Mostly I see my mother sitting one table away, and I feel as lonely as I imagine her to be. I think of the enormous distance that separates us and makes us unable to share the most important matters of our life. How did this happen?
 

Pearl thinks this to herself in the first chapter, while she is at Bao-Bao's engagement party. This quote illustrates the distance that there is between Pearl and her mother, much of it having to do with the fact that Winnie's heart is linked to China and Pearl's to America. This cultural distance is never expressed straight out in one sentence, but it is implied through recollected stories that are told and remembered throughout the novel which illustrate the cultural gap between mother and daughter. And yet, the two do share one thing: loneliness. Pearl says she feels "as lonely as I imagine her to be." This sentence forges a connection between mother and daughter that will be explored in the novel, and it illustrates that even what separates can bring them together, because even when they are furthest apart, they are together in their loneliness.

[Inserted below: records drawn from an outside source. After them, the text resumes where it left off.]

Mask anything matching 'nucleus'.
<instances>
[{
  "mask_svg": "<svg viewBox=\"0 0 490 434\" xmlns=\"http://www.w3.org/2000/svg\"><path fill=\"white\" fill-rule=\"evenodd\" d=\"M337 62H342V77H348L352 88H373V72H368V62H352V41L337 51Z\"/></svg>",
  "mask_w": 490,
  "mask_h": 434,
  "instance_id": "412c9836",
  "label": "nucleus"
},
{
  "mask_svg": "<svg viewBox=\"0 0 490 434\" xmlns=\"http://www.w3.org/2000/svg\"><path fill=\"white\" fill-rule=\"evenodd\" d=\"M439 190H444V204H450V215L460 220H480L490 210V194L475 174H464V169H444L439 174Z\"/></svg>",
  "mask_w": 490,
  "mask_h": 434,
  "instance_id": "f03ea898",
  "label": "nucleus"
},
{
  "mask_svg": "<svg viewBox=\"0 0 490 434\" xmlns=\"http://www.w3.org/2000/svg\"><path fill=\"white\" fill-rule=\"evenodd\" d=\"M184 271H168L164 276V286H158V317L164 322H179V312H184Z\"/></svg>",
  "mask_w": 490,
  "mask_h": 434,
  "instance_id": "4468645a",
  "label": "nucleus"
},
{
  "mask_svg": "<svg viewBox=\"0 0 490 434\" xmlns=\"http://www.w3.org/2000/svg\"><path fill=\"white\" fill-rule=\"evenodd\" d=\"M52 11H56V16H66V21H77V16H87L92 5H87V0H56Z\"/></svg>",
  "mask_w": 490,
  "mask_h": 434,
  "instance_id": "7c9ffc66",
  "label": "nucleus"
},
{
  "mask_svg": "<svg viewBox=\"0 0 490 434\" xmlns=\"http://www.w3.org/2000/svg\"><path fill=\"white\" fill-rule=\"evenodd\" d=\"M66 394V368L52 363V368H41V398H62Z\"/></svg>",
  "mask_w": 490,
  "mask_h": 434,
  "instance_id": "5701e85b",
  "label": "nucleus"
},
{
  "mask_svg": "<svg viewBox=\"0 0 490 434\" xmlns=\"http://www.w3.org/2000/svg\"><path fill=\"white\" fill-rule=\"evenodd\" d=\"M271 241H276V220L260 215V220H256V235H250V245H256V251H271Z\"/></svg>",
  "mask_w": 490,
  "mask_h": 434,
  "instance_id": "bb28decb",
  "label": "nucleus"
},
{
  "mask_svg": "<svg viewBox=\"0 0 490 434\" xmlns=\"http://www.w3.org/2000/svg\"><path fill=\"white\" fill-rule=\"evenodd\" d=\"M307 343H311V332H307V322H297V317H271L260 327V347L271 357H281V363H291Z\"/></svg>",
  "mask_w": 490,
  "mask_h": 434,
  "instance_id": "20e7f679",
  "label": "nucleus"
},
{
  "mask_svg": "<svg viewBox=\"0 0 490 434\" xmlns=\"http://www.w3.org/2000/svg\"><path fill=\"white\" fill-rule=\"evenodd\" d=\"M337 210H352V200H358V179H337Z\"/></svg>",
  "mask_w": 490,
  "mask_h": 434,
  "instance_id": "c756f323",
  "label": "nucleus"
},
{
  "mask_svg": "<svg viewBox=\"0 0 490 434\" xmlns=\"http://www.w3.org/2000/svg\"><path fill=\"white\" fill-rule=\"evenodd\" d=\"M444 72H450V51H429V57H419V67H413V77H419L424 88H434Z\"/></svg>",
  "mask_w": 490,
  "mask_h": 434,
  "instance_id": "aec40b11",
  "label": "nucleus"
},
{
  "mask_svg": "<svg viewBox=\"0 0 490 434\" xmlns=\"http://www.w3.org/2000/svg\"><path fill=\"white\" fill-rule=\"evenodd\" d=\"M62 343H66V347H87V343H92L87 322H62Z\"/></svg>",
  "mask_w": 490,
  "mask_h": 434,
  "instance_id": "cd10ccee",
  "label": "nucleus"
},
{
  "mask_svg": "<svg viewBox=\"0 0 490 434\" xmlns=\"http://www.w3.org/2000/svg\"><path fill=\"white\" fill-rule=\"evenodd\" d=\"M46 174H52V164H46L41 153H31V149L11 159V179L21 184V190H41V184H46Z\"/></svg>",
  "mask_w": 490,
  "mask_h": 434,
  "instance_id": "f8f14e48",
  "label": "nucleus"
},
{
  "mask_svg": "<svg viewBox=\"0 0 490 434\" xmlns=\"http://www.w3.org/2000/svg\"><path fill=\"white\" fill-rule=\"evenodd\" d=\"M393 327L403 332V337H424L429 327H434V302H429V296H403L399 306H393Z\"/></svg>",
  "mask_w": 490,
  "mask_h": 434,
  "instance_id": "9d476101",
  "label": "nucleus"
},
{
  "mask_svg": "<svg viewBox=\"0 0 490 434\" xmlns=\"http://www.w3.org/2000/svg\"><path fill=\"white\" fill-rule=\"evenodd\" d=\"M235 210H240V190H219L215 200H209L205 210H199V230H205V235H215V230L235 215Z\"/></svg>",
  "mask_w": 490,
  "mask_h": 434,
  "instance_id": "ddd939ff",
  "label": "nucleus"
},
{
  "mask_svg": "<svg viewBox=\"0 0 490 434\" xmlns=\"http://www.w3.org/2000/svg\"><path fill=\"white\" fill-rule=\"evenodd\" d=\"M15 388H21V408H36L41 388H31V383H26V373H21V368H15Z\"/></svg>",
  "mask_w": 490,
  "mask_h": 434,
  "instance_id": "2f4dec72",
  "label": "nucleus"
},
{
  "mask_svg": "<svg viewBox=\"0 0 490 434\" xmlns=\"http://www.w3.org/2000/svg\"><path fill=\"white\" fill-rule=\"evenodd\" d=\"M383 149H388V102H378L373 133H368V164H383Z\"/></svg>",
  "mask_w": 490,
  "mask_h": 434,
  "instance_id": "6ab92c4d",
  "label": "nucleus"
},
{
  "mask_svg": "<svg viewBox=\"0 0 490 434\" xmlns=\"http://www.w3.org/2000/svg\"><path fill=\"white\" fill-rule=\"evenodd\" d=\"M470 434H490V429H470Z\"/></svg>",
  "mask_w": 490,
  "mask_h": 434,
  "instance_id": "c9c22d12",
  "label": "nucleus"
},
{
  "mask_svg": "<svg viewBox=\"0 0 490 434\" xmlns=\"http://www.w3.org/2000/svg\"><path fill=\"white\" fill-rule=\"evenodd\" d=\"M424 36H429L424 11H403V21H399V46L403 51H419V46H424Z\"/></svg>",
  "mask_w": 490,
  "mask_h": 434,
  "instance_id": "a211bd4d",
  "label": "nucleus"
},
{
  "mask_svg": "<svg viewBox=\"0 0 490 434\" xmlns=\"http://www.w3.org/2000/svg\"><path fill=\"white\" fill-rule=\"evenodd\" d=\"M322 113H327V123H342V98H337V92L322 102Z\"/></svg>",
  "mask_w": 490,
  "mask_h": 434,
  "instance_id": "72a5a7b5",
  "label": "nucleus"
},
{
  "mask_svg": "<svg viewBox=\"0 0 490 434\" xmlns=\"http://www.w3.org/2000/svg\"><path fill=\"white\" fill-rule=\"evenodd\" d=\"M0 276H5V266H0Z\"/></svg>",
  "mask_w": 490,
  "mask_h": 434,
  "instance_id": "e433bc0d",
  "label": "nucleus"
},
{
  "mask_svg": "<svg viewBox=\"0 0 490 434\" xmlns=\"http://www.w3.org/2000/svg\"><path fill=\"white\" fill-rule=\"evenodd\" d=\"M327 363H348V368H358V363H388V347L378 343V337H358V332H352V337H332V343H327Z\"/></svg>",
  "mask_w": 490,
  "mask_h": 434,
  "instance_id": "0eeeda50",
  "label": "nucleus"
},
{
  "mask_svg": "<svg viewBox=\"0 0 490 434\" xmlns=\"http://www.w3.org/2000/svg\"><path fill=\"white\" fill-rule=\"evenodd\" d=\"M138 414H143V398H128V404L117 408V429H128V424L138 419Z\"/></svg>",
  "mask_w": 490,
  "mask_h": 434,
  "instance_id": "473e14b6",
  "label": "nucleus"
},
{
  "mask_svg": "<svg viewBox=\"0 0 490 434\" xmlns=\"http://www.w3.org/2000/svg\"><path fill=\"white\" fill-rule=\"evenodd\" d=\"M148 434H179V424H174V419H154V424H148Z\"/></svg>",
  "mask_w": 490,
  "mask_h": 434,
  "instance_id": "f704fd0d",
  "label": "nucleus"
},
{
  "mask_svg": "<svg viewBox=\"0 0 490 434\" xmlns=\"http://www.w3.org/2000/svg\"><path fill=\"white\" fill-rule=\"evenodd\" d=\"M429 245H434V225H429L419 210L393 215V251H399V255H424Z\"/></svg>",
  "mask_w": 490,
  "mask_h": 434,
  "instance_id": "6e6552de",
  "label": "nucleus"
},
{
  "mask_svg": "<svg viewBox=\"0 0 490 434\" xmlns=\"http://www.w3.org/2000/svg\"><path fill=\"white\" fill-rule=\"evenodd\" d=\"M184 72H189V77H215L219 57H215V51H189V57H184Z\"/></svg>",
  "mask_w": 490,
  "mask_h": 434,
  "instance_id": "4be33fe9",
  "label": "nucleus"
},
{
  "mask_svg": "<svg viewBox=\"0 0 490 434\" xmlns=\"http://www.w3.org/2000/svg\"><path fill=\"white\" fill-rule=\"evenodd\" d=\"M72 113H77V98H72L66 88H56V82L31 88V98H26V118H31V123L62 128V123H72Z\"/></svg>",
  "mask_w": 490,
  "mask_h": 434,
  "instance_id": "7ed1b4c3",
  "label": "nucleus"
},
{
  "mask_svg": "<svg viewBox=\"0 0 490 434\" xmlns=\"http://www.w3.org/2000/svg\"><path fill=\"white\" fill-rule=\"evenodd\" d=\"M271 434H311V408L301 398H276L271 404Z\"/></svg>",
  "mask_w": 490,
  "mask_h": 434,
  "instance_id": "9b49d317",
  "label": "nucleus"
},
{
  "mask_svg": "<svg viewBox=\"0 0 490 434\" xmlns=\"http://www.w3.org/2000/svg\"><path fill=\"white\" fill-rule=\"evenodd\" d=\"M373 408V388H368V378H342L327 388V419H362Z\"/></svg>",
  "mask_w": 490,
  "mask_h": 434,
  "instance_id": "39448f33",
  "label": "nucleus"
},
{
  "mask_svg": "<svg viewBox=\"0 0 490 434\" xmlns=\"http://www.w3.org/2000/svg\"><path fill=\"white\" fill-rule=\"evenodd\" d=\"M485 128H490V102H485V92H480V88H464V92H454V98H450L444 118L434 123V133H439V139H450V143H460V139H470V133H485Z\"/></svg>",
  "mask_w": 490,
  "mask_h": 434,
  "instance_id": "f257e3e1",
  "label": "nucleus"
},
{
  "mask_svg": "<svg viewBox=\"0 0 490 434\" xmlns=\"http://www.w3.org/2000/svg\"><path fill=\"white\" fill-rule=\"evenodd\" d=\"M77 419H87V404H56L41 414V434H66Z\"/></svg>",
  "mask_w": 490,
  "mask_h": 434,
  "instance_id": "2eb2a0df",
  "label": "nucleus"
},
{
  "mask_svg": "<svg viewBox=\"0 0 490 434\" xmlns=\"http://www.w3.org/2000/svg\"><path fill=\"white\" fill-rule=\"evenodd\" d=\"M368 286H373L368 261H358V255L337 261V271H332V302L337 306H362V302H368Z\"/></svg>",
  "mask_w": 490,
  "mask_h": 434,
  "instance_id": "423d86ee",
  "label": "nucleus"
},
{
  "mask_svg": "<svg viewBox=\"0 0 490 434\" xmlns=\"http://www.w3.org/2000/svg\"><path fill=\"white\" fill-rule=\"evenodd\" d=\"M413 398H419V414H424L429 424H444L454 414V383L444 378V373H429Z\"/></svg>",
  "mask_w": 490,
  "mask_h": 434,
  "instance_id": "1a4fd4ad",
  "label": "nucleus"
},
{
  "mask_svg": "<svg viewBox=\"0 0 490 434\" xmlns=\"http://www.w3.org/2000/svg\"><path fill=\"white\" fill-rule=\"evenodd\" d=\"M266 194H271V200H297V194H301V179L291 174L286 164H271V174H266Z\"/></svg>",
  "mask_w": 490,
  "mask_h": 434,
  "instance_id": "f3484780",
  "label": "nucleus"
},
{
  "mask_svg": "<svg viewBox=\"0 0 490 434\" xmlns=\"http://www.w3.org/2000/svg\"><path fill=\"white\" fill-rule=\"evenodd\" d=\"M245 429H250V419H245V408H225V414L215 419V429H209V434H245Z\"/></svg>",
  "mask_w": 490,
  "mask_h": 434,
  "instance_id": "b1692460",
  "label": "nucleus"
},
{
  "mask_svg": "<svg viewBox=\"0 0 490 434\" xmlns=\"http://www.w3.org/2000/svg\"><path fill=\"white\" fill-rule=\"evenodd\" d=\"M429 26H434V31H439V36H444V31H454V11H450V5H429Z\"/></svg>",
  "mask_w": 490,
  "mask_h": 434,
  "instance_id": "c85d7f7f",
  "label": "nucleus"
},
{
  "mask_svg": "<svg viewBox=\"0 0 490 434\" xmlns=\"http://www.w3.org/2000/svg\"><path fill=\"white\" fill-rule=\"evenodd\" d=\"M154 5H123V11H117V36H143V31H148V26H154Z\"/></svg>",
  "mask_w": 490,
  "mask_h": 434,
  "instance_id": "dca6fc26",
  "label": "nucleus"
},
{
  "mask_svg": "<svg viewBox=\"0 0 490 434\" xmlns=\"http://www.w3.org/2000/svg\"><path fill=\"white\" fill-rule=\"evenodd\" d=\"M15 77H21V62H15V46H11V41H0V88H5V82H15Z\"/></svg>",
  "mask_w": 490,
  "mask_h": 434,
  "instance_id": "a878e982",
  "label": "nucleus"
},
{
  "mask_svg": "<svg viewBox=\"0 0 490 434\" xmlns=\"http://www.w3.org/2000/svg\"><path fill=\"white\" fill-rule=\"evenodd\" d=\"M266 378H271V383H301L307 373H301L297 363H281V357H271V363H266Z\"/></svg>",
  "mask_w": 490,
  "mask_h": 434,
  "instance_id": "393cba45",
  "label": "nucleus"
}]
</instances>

Also, it illustrates that even if Pearl does not understand her mother, she feels love for her because this statement is not one of pity but one of empathy.

Just as later on Winnie will take the hurt from her daughter's heart and put it into her own, Pearl is doing that with her mother's pain here, which is a pain she knows very little about, only that it exists. It is important that this is said in the first chapter because it lays a roadmap for the necessary work that will be done in Winnie's other story. It will bridge the distance.